### Texte

· · · · ·

En marge des grandes mutations que vit actuellement le monde du travail, il·elles sont de plus en plus nombreux·euses à opter pour la pige, une avenue professionnelle qui rime avec liberté et flexibilité. Le succès d’un tel modèle d’affaires réside dans une organisation bien rodée et une résistance accrue à l’incertitude. Comment font les pigistes pour bien gérer leur business? Rencontre sympathique avec trois travaillantes qui ont choisi d’être leur propre boss pour le meilleur et pour le pire.

· · · · ·

### Données
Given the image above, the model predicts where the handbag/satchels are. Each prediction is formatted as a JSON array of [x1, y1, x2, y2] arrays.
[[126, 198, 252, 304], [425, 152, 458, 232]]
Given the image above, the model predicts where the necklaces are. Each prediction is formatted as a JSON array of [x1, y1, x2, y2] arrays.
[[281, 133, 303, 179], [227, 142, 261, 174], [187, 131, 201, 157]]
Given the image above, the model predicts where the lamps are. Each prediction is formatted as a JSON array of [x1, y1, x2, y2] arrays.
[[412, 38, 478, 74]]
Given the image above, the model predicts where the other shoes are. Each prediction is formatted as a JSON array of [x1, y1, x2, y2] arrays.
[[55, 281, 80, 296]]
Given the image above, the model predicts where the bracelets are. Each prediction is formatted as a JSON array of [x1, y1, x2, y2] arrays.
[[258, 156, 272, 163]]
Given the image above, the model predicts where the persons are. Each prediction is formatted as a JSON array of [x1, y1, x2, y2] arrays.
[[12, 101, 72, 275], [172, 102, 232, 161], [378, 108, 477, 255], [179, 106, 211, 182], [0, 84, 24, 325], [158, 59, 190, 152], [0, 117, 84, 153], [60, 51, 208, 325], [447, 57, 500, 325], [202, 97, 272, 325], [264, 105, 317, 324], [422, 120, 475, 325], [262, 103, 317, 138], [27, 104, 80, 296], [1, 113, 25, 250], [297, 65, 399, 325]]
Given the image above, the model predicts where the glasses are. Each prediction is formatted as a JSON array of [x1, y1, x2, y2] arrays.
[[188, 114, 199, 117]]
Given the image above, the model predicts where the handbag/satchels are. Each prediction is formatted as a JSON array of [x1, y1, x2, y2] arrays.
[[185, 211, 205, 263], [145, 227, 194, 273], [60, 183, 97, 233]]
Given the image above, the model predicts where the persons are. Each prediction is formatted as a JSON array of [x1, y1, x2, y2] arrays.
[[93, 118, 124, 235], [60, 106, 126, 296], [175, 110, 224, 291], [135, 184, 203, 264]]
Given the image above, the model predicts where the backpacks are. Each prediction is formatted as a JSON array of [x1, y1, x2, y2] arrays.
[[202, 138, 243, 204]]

· · · · ·

### Consigne
Transcrivez à l'identique le passage du texte sur les pigistes compris entre « En marge des » et « pour le pire. », ces deux segments inclus.

### Solution
En marge des grandes mutations que vit actuellement le monde du travail, il·elles sont de plus en plus nombreux·euses à opter pour la pige, une avenue professionnelle qui rime avec liberté et flexibilité. Le succès d’un tel modèle d’affaires réside dans une organisation bien rodée et une résistance accrue à l’incertitude. Comment font les pigistes pour bien gérer leur business? Rencontre sympathique avec trois travaillantes qui ont choisi d’être leur propre boss pour le meilleur et pour le pire.